Other results after the jump.
- On the Pinoy Power undercard, Mark Jason Melligan TKOed Ernesto Zepeda in the fourth. It would be interesting to see how Melligan does if he steps up, but he looked a bit slow of fist to become a top level fighter. Anthony Peterson won a decision over Luis Arceo in a fight where Arceo did everything he could to make it entertaining, and Peterson did everything he could to make it boring. The fight was much closer than the actual scorecards, with Arceo throwing twice as many punches as Peterson and landing just as many, but Peterson landing the harder, more accurate punches all night. Despite his mediocre 6-8-1 record in his last six fights, Arceo seems to have improved significantly, and I'd love to see him in there with a brawler. For Peterson, this must have been a disappointment. He struggled at times with a journeyman after a one-year layoff,
- On the Hook City undercard, BJ Flores beat Epifanio Mendoza by TKO when Mendoza was unable to continue due to a shoulder injury. Jason Litzau knocked out Verquan Kimbrough.
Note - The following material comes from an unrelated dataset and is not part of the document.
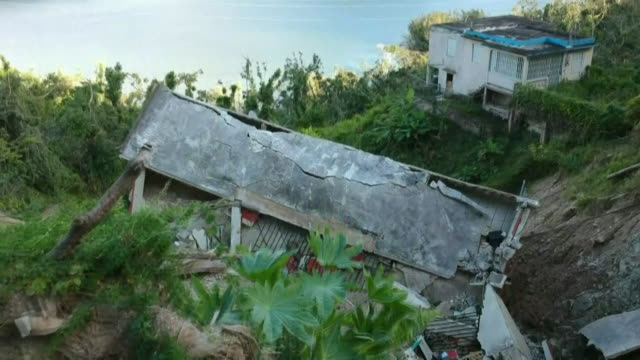 vídeos de stock, filmes e b-roll de aerial views of houses destroyed by hurricane maria in morovis puerto rico - porto riquenho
- Beibut Shumenov wasn't able to pull off his feat of winning a title less than 10 fights into his career, being narrowly defeated by Gabriel Campillo. All three scorecards had the fight within a round of each other. Shumenov's inexperience may have done him in, as he was reportedly winning the early rounds, while Campillo came back when Shumenov's output dropped in the later rounds. Between his last few fights, Campillo is earning a reputation of being a slow starter and a strong finisher, and he may be tougher in reality than many gave him credit for. Next, it sounds like he'll be facing a Universum fighter in Germany. A unification with Zsolt Erdei would be great, if they can make it happen. For Shumenov, it hopefully was a learning experience, and considering how close he kept the fight with a reigning titlist, this shouldn't be too much more than a speed bump. I'd still love to see him fight in the states though, possibly taking on a borderline-top 10 fighter like Chris Henry or Yusef Mack.
- On the Shumenov undercard, DeMarcus Corley knocked out prospect James Kimori. It looks like the news of Corley's demise has been greatly exaggerated. Corley is now 4-1 in his last five after a six fight losing streak to mostly good competition. The one loss was a horrible robbery in which Corley clearly beat Hector Sanchez, an undefeated Golden Boy prospect. Chop Chop ain't young, and he probably has no shot at another title, but there's no reason he can't still be a solid undercard fighter against decent opposition.
- Daud Yordan beat Ricky Susmundo, avenging the fighter who took away his younger brother's undefeated record. Note to Golden Boy - get Yordan back over here. He looked like a solid, exciting fighter who could help bring some flash to an otherwise lackluster weight class.
- Juan Carlos Reveco narrowly beat Francisco Rosas to win a vacant title. Zauerbeck Baysangurov beat Ermosele Albert to get himself back on the map after losing to K-9 Bundrage. Gigantic 300 pound heavyweight and former kickboxer Alexander Ustinov beat a Kazakh journeyman to run his record up to 16-0.